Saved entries
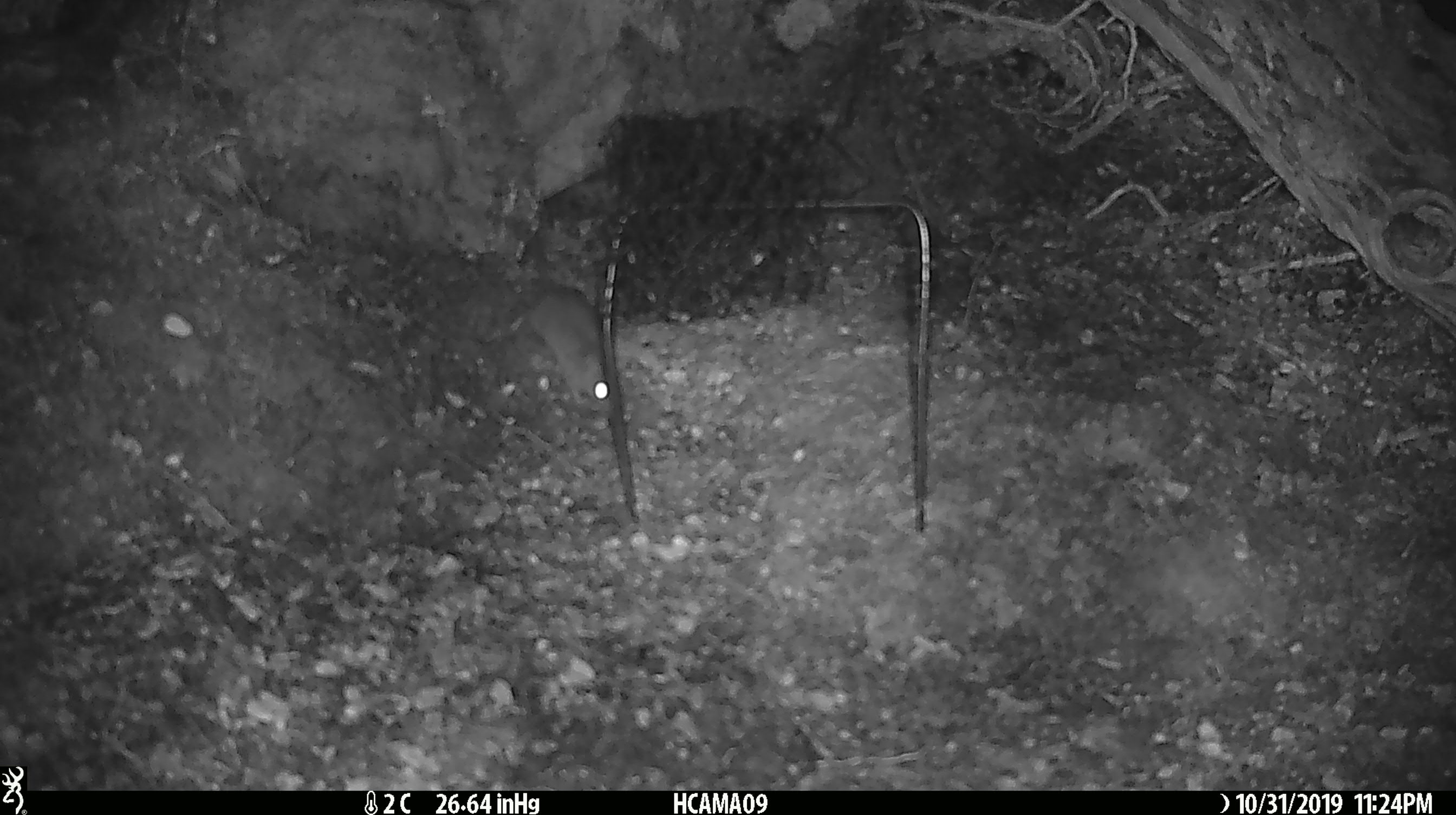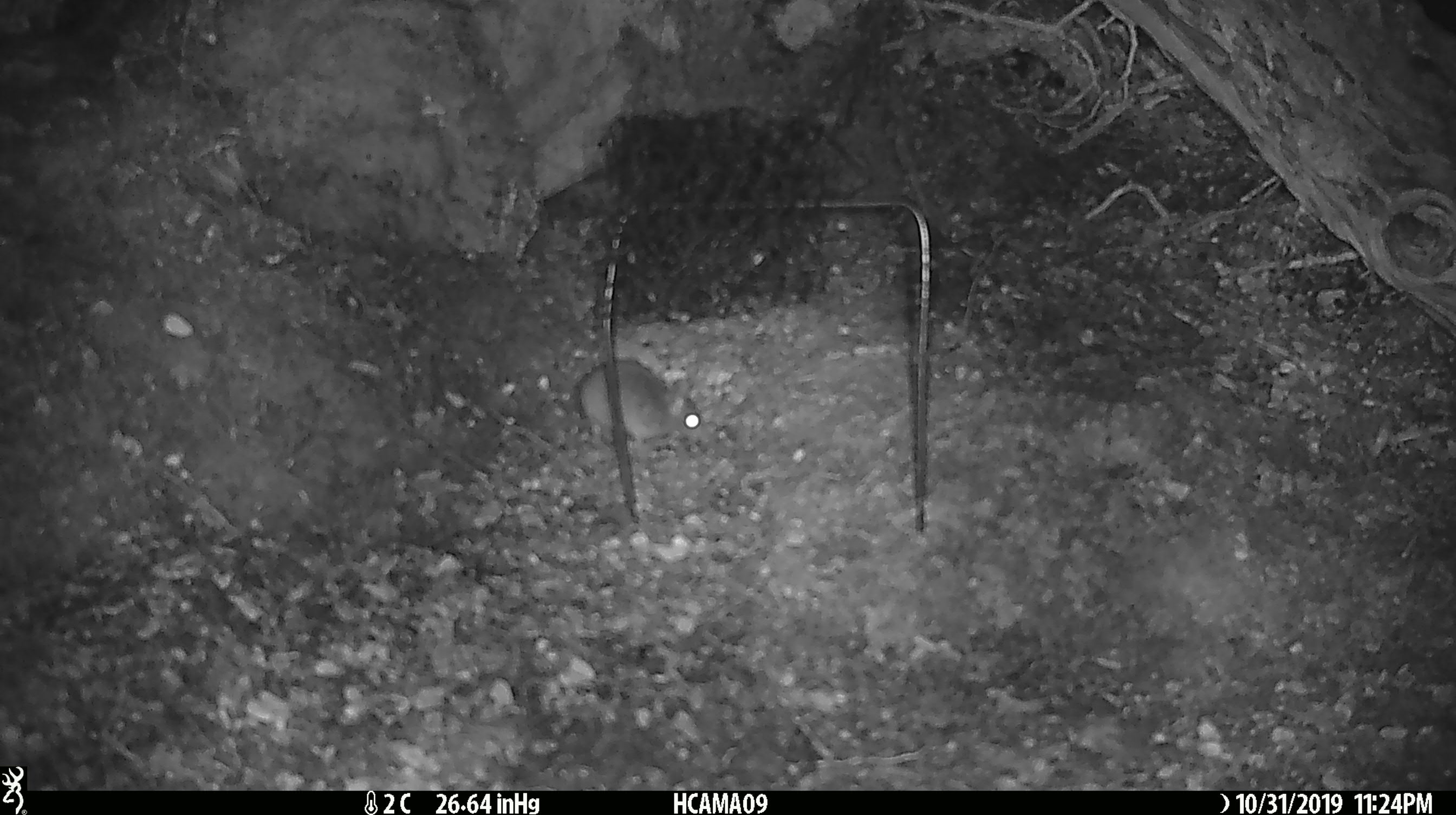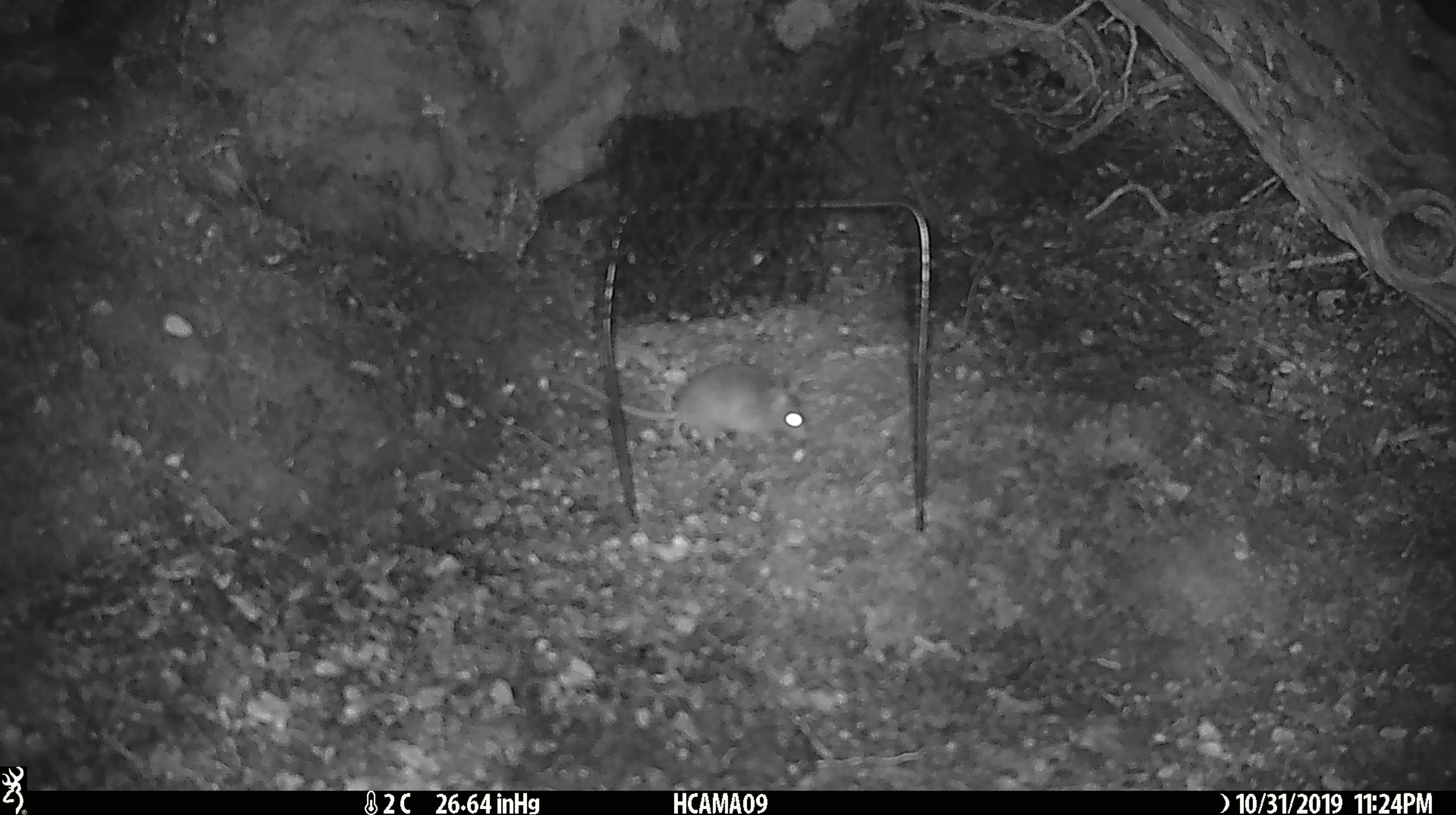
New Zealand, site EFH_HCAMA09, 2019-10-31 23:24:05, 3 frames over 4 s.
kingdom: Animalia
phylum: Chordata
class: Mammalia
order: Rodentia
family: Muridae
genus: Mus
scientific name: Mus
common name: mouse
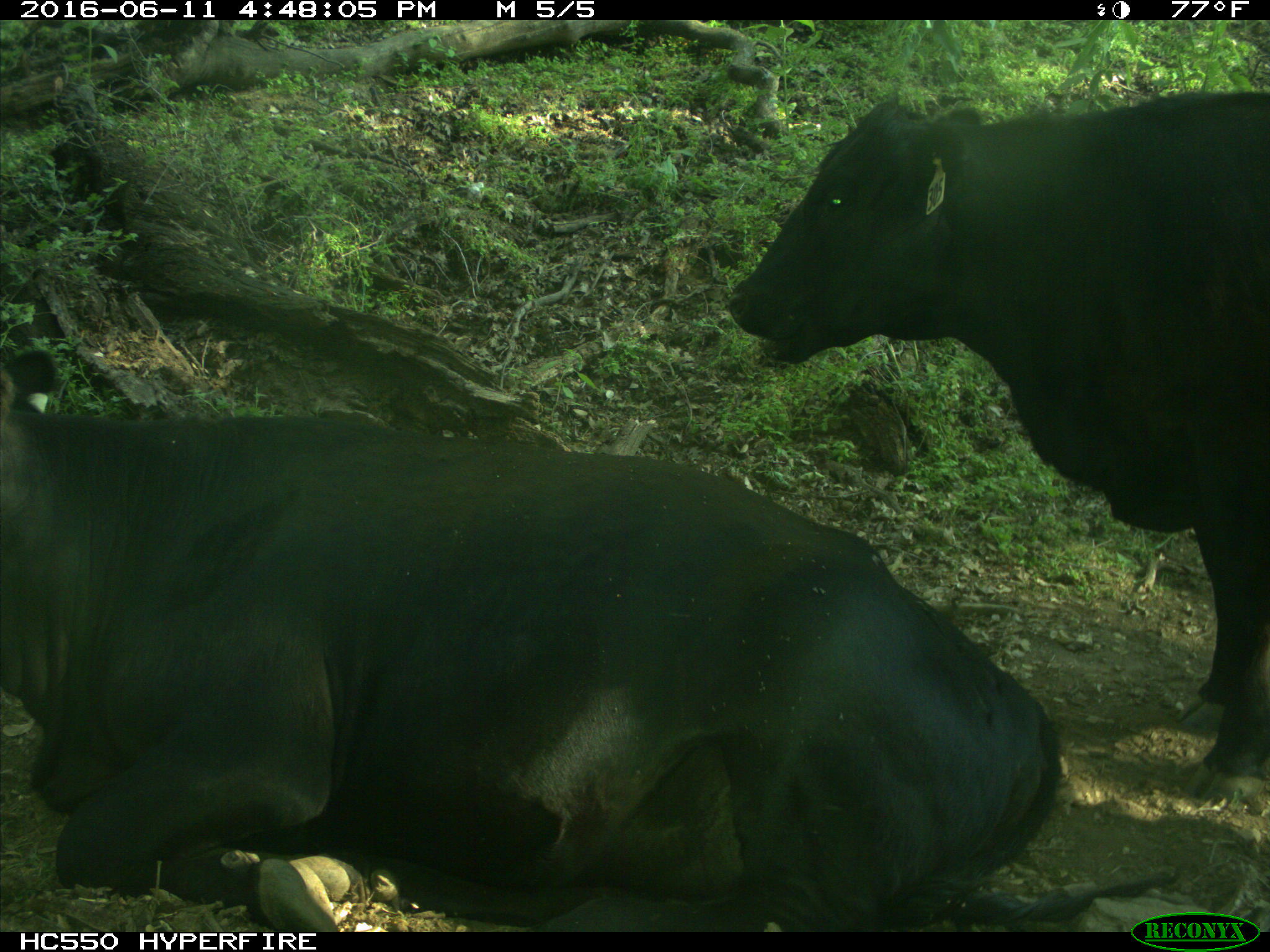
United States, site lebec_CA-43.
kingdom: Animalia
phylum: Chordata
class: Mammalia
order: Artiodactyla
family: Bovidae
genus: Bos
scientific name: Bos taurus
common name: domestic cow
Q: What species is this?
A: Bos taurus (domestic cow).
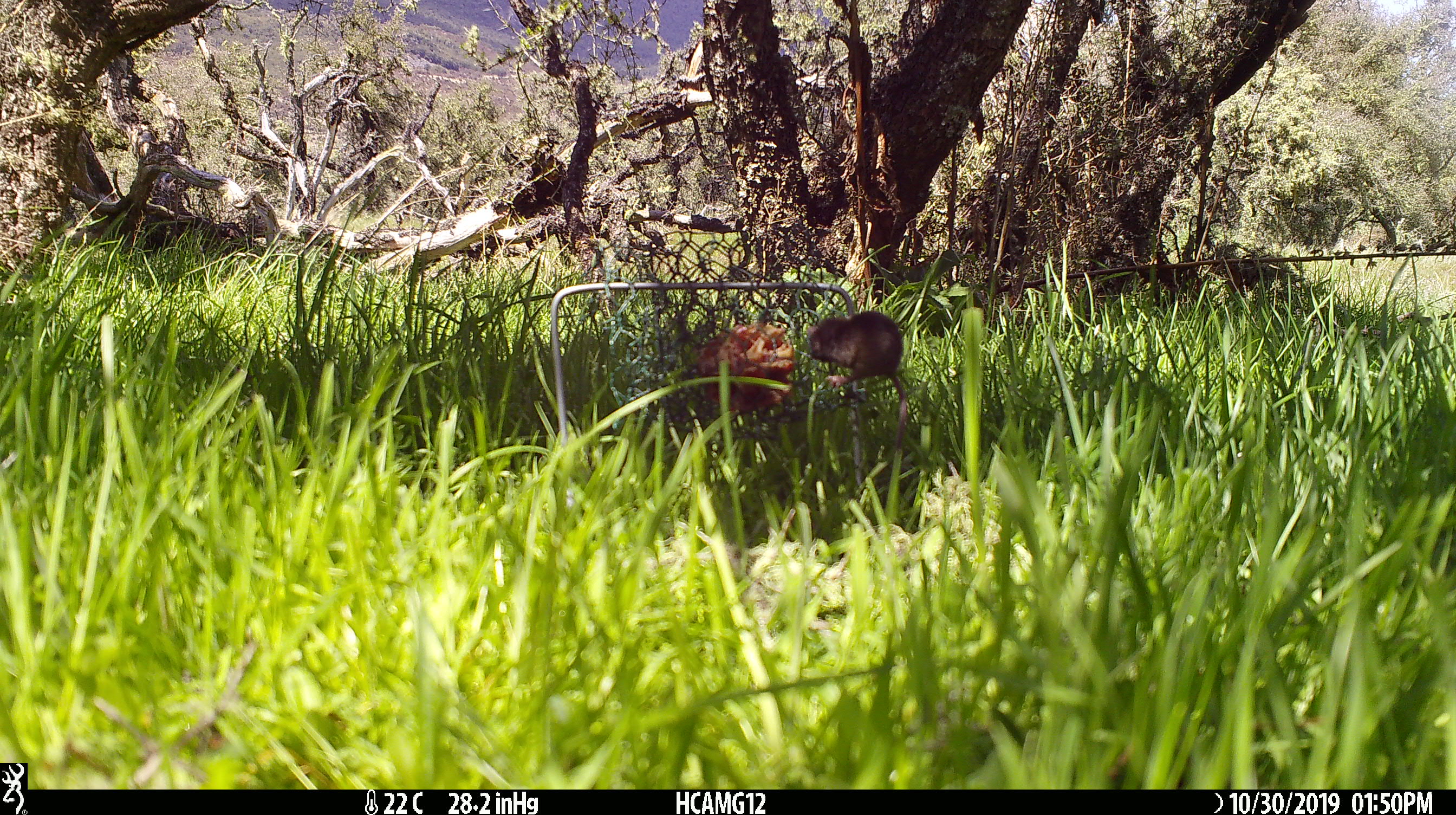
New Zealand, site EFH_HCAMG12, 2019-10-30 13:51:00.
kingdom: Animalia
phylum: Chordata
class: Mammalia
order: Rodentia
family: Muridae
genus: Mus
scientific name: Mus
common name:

-- Problem to solve --
How many lines of the entries include the string "Zealand"? Answer with a number and no other words.

-- Exercise answer --
2